I'm able to identify / isolate in my string the emoji list using a RegEx, but this seems not useful.
Any help ? Thanks !
I assume you want to treat each grapheme cluster of the string as a separate character. A grapheme cluster is displayed as a single "unit" of text. In addition to single char
s and surrogate pairs, this also includes things like emojis that are modified with skin tone modifiers, zero-width sequences, combining diacritics etc. This means that a "man with dark skin" emoji would be counted differently as a "man with light skin" emoji.

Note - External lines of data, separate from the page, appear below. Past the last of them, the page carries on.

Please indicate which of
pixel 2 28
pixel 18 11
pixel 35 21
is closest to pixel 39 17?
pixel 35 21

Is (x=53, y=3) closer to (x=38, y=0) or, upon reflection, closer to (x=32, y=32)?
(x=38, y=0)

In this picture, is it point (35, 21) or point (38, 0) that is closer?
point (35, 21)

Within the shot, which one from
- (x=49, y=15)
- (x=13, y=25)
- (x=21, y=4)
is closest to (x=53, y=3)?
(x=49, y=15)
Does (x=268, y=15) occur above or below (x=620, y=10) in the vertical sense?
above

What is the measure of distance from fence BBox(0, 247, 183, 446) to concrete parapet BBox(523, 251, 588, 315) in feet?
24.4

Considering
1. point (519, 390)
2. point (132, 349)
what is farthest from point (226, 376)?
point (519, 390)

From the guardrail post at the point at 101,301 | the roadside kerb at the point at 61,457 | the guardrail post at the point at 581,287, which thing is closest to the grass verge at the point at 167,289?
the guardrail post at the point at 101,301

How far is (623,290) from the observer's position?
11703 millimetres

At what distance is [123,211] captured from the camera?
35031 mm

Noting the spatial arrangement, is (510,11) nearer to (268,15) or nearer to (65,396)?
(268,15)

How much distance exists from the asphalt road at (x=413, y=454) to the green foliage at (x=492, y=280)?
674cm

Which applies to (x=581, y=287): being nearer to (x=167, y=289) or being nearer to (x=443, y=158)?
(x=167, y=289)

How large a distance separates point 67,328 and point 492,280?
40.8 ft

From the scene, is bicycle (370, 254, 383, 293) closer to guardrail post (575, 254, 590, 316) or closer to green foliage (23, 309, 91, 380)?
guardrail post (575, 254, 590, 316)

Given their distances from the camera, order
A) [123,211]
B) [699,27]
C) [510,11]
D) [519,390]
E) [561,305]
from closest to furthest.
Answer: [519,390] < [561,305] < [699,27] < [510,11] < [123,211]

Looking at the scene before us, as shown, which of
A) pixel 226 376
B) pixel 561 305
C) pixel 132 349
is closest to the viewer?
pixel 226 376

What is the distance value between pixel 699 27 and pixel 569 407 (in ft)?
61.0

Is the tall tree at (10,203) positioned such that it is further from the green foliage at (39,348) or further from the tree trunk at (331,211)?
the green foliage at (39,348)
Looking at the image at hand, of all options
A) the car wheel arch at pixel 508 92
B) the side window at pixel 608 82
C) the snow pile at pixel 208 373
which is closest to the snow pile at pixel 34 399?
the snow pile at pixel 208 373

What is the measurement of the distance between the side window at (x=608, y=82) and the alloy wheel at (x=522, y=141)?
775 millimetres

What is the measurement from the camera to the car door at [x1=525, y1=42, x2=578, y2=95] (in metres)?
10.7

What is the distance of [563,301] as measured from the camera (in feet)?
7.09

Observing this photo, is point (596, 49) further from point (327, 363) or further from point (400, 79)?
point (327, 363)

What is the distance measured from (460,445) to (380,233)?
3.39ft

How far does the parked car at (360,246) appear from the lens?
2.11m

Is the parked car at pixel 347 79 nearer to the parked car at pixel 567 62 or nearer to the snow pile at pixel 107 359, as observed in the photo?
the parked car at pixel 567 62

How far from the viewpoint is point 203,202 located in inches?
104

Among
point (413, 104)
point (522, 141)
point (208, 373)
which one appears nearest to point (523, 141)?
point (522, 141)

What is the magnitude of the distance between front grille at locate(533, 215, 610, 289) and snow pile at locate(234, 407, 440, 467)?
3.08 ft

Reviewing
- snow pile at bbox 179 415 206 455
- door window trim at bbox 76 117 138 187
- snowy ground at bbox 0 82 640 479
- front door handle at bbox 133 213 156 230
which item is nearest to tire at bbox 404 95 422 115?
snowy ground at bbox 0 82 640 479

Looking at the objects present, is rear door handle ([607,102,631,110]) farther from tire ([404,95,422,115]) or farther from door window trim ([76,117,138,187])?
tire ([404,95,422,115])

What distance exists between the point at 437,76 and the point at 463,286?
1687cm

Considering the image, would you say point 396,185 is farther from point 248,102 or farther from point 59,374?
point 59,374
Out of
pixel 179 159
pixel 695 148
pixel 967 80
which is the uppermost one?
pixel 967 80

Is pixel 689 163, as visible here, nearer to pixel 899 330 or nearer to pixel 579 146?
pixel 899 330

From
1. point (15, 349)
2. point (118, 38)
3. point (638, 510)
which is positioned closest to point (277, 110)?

You can use StringInfo.GetTextElementEnumerator
to iterate through the grapheme clusters:
using System.Globalization;
var dictionary = new Dictionary<string, int>();
var graphemeEnumerator = StringInfo.GetTextElementEnumerator("👨🏿👨🏿👨");
while(graphemeEnumerator.MoveNext()) {
var grapheme = graphemeEnumerator.GetTextElement();
if (dictionary.ContainsKey(grapheme)) {
dictionary[grapheme]++;
} else {
dictionary.Add(grapheme, 1);
}
}
// { [👨🏿, 2], [👨🏻, 1] }
You can then convert the dictionary into your CountClass
if you want.
Note that Dmitry Bychenko's answer iterates over the runes (aka Unicode scalars) instead. For "👨🏿👨🏿👨", their answer will count 3 man emojis, 2 dark skin tone modifiers, and 1 light skin tone modifier.